Vielen Dank im Voraus!

B.J.Simpson


----------



## pk0 (28 Februar 2011)

Hallo,

wenn du eine Abschlussarbeit schreibst solltest du dir deine Infos gleich aus einem Buch holen. Dadurch hast du auch gleich die entsprechenden Quellen, die du später angeben musst. In vieln Büchern sind meistens auch Anwendungen der besprochnen Motoren beschrieben.

Anwendungen gibt es sehr viele, wobei du dabei unterscheiden musst zwischen aktuellen und alten Anwendungen. DC wurde in der Vergangenheit immer mehr verdrängt (->Leistungselektronik für Umrichter).Durch die "neuen" Magnetmaterialen(neodym--> BLDC, Wartungskosten Bürsten) sind sie aber auch wieder stärker auf dem Markt. 
Wann für welche Anwendung welcher Motor eingesetzt wird ist nicht so einfach zu sagen. Es hängt von mehr ab als nur "Zwei Motoren nebeneinander, die einen Papierstreifen auf- und abwickeln". Kosten, Laufzeit, Leistungsbereich, Dynamik..... und noch viele mehr spielen dabei eine Rolle

Bei der Reglereinstellung hängt es sehr von der Anwendung ab ob die automatische Einstellung ausreichend ist. Geh davon aus dass du nacharbeiten musst.

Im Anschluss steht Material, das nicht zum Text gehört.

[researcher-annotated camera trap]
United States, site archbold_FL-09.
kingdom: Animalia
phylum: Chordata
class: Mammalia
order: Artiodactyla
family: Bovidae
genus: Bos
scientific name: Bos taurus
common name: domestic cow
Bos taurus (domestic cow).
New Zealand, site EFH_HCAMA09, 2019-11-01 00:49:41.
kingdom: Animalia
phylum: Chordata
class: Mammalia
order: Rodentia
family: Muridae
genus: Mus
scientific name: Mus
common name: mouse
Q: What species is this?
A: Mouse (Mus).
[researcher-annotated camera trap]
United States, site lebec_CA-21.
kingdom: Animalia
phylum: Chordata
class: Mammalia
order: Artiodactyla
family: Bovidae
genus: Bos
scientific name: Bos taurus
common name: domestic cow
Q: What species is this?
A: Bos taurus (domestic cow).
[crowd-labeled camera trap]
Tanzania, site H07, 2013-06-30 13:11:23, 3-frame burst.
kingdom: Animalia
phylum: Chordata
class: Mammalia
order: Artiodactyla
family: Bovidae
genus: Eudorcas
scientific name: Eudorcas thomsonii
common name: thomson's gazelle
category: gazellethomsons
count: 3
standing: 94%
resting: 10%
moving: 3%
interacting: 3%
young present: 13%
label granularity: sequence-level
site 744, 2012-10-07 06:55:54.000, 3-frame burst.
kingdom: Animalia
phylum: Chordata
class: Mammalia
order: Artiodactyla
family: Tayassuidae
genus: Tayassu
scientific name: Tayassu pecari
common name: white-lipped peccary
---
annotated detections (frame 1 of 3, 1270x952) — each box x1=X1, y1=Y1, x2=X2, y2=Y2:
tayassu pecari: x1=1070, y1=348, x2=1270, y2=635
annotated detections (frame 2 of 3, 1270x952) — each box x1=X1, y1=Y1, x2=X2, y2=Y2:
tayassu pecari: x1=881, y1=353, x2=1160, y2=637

Ein interessanter Punkt ist das der BLDC Motor nicht eindeutig zugeordnet werden kann. Wieso bezeichnet man diesen Motor als DC Motor, denn vom Prinzip her ist die Ansteuerung wie bei einem Drehstrommotor. 

Ich hoffe den Wiki Artikel hast du dir schon durchgelesen. Das Inet bietet viel Informationen, verlassen und berufen kannst du dich aber nur auf Bücher.


----------